You came to and performed in Indonesia twice; what kind of Indonesian music that you are familiar with?
I studied and performed Balinese and Javanese Gamelan for 3 years at CalArts and loved every minute of it. The Javanese took me to a wonderfully peaceful place and the Balinese allowed me to use my percussive skills. A blast! I also commissioned 3 works for gamelan and my duo Basso Bongo that toured throughout the US. The pieces were by Rob Kyr, Evan Zipporin and I Nyoman Wenten.
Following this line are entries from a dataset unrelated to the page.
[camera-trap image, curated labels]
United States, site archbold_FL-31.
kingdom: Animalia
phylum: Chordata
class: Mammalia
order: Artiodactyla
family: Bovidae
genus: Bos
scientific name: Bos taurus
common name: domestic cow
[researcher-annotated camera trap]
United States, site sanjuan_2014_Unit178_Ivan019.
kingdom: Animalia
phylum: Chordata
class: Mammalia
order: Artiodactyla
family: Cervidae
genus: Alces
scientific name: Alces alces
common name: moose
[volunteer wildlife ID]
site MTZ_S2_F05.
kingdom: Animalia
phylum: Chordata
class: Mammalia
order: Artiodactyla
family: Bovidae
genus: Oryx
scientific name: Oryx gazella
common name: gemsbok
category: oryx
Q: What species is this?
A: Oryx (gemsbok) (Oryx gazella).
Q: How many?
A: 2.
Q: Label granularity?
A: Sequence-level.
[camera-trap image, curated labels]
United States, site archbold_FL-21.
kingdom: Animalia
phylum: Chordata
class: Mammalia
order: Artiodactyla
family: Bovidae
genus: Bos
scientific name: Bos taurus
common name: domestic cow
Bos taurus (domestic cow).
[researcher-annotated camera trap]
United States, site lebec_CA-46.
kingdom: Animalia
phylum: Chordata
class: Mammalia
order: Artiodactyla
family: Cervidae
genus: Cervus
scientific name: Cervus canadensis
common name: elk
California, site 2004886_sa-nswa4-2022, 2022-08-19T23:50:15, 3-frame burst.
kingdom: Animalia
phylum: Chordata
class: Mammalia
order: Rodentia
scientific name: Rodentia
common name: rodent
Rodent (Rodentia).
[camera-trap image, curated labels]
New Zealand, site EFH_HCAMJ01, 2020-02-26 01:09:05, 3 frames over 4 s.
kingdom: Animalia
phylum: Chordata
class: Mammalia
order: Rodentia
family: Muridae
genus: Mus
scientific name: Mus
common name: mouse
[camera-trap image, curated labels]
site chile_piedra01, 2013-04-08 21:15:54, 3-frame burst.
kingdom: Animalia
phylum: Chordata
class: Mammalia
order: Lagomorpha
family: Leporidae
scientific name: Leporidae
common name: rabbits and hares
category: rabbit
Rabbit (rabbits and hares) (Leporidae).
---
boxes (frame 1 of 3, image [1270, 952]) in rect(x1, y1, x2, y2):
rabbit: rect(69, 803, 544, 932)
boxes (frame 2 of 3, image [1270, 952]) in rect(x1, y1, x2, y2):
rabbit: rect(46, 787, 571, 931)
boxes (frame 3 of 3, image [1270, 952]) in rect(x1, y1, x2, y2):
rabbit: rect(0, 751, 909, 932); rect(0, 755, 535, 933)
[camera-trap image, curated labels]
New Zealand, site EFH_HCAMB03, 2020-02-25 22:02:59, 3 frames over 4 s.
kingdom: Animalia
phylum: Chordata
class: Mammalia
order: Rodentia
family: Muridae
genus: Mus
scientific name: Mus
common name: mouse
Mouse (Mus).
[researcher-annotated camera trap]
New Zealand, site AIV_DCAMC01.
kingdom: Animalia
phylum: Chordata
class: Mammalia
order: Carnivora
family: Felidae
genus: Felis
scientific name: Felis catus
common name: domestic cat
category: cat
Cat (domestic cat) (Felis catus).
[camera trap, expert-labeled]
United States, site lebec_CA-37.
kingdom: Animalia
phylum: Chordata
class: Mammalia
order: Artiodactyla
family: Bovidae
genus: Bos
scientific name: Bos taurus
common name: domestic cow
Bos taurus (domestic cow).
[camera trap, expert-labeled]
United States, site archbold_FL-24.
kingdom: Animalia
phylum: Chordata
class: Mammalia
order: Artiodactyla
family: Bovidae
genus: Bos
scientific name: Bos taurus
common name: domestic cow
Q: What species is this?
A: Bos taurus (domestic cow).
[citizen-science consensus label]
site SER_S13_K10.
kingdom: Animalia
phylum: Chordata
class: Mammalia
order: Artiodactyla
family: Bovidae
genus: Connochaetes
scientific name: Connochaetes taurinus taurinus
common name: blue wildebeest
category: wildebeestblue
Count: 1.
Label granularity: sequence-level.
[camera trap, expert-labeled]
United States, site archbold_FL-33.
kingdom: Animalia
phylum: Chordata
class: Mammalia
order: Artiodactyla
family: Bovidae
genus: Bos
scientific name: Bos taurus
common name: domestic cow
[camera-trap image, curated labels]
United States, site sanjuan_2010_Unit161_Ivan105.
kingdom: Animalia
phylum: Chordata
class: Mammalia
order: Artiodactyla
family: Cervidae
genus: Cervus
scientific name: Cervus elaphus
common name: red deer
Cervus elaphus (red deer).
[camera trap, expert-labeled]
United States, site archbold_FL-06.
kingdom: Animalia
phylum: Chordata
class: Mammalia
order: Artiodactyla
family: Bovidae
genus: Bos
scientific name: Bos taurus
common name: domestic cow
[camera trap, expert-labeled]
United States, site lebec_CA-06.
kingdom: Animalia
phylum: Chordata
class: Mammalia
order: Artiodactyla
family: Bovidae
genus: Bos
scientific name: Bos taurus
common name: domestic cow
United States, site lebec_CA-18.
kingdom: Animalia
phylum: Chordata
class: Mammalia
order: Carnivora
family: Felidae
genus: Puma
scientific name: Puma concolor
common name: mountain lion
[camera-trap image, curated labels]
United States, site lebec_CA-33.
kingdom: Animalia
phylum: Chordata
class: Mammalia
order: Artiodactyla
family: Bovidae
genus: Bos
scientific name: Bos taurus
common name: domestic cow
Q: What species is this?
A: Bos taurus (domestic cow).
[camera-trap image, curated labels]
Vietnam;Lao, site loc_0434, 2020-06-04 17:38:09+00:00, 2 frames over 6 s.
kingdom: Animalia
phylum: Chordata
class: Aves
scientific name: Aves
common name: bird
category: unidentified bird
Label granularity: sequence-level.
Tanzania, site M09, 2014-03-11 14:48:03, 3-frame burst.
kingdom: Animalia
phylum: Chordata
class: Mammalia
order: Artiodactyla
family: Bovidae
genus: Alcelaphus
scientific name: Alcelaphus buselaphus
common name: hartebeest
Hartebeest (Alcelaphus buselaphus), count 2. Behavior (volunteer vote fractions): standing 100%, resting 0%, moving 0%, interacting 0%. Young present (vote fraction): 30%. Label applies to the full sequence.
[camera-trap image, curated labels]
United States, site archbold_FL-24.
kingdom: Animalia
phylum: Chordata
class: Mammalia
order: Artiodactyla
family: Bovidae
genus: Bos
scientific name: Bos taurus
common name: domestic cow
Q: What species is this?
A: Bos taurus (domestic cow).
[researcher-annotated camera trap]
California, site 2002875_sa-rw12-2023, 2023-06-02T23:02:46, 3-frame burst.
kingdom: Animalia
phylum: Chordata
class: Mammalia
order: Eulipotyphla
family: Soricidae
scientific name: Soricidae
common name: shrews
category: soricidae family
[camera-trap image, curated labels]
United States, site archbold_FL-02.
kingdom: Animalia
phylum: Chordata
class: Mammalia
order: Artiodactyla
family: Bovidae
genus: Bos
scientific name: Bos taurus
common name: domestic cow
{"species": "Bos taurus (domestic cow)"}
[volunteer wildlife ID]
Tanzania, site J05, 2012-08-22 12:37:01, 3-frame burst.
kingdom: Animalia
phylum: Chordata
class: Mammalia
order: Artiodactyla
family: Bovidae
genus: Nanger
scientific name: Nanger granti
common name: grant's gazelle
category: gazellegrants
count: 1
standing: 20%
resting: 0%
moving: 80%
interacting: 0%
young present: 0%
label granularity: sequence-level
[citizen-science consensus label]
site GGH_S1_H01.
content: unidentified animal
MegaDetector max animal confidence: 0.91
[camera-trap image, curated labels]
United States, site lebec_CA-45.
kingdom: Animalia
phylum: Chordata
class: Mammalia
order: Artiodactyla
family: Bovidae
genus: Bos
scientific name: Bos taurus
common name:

You teach at CalArts, compose music, and perform all over the world; is there a mission behind these activities?
Yes, to get rich! Just kidding…
My mission has always been to keep the concert music of our time alive. To perform pieces by unknown composers and to create works of my own that mean something. Sometimes “meaning something” can just be making people laugh… or just being like an abstract work of art that let’s one find their own meaning.
I have no rules and do not believe in “Style”!
Lastly, you participated in three events that Sacred Bridge Foundation organized; would you do it again?
In a heart beat! But I just flew back from India so no more long flights for at least a month!! Ha ha ha..
Thank you very much Amy for your time, your kindness in taking this interview, and most of all, your contribution to the world music. I am sure this will inspire many, especially young musicians like myself.